Cluster stalls when nodes are removed (or the true meaning of expected_nodes)

Ivan · January 11, 2013, 1:35am

One of my clusters has 8 nodes running 0.20.0.RC1. Most settings are the
default except for:

bootstrap.mlockall: true
transport.tcp.connect_timeout: 5s
gateway.expected_nodes: 8 <-- we'll get to this in a second
discovery.zen.minimum_master_nodes: 5
discovery.zen.ping.multicast.enabled: true

As you can see, the number of expected nodes is equals to the total number
of nodes in the cluster. If one of the nodes disappears from the cluster,
the clusters stalls completely for about 1-2 minutes.

As a test, gateway.expected_nodes was reduced to 6. After changing the
setting, the cluster no longer stalls if a node disappears.

The general consensus is to set gateway.expected_nodes to the number of
nodes in the cluster. Is gateway recovery what is affecting the cluster? If
the cluster does not respond to request during recovery, shouldn't
the gateway.expected_nodes value be set to something lower in case a node
goes down?

Ivan

--

Igor_Motov · January 15, 2013, 12:23am

This setting should have no effect after initial recovery. Are you sure
that the effect that you observed wasn't a coincidence?

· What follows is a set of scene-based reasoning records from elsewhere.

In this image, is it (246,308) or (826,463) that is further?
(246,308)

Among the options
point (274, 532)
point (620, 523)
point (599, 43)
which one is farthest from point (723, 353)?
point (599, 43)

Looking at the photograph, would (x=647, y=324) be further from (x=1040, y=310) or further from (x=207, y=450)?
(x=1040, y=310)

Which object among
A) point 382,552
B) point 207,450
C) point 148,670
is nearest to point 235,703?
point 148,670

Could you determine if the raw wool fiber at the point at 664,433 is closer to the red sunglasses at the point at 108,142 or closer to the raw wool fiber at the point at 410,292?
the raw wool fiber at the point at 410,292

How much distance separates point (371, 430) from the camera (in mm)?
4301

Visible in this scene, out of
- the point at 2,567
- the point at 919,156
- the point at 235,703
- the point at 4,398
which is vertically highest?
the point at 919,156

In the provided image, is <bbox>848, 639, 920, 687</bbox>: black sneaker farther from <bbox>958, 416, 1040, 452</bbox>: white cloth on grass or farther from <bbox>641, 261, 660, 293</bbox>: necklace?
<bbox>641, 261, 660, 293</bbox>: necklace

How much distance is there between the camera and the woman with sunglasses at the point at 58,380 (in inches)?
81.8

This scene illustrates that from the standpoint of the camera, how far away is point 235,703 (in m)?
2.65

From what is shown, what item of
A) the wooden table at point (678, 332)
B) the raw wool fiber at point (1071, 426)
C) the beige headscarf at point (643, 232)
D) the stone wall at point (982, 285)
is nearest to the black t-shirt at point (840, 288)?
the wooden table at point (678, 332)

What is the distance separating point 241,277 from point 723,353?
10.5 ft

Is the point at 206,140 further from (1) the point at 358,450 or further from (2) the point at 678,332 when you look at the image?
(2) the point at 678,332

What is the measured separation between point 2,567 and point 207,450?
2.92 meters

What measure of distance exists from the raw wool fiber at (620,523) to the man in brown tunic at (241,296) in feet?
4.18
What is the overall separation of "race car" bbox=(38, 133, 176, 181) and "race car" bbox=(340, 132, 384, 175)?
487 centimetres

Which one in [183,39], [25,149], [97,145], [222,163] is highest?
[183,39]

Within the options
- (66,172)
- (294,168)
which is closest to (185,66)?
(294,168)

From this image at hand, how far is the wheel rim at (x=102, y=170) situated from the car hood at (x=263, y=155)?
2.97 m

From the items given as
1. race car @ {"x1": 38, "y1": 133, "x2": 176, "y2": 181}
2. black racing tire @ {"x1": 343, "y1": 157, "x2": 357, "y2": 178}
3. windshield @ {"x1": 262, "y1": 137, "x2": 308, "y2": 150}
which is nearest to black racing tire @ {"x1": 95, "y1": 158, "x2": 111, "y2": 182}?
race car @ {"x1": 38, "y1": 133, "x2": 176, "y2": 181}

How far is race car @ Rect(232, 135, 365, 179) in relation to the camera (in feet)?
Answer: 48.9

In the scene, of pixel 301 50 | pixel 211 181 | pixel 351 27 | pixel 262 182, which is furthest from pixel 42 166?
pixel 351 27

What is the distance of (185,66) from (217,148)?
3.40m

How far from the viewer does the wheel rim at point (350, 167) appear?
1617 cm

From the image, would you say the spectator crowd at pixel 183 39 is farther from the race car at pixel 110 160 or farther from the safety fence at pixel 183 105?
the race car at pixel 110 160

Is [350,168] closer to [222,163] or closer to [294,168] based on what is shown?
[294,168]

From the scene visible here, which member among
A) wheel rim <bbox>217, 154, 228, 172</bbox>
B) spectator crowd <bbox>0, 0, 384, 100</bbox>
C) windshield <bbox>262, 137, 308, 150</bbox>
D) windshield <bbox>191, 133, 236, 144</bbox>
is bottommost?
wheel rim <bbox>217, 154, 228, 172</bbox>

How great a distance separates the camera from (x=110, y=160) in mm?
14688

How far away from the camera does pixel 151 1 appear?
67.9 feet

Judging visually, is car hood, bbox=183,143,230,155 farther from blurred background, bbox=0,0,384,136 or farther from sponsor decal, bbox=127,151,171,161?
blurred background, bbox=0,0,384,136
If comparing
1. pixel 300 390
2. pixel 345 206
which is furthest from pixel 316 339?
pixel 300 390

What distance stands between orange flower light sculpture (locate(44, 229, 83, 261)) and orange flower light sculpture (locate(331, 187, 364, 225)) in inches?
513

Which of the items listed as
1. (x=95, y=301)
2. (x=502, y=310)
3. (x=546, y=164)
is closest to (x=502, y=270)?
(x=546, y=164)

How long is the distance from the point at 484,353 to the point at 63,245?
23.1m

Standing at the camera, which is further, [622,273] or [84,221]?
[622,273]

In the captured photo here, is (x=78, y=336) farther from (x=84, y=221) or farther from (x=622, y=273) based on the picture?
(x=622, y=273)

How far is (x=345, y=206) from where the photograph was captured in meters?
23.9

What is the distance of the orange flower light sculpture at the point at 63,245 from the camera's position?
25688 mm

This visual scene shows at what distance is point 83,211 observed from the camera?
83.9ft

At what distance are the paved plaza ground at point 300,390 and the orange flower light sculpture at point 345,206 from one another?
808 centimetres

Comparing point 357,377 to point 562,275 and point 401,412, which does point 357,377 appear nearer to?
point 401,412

On Thursday, January 10, 2013 8:35:17 PM UTC-5, Ivan Brusic wrote:

One of my clusters has 8 nodes running 0.20.0.RC1. Most settings are the
default except for:

bootstrap.mlockall: true
transport.tcp.connect_timeout: 5s
gateway.expected_nodes: 8 <-- we'll get to this in a second
discovery.zen.minimum_master_nodes: 5
discovery.zen.ping.multicast.enabled: true

As you can see, the number of expected nodes is equals to the total number
of nodes in the cluster. If one of the nodes disappears from the cluster,
the clusters stalls completely for about 1-2 minutes.

As a test, gateway.expected_nodes was reduced to 6. After changing the
setting, the cluster no longer stalls if a node disappears.

The general consensus is to set gateway.expected_nodes to the number of
nodes in the cluster. Is gateway recovery what is affecting the cluster? If
the cluster does not respond to request during recovery, shouldn't
the gateway.expected_nodes value be set to something lower in case a node
goes down?

Ivan

--

Ivan · January 15, 2013, 1:03am

Expected nodes was a red herring. The true issue might be ping timeout for
zen discovery. If a node is no longer ping-able, the cluster stalls. Doing
some tests, will write more later with more facts.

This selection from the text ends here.